**Try it:**
What you return should match the data word for word, minus the images.

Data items
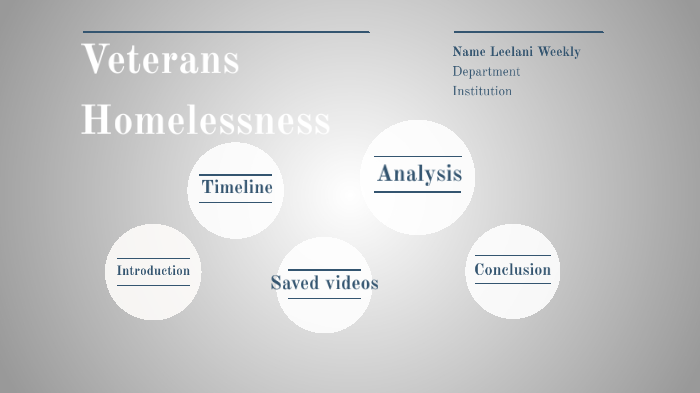 Veterans Homelessness

Name Leelani Weekly
Department
Institution

Timeline

Analysis

Introduction

Saved videos

Conclusion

**Solution for this task:**
 Veterans Homelessness

Name Leelani Weekly
Department
Institution

Timeline

Analysis

Introduction

Saved videos

Conclusion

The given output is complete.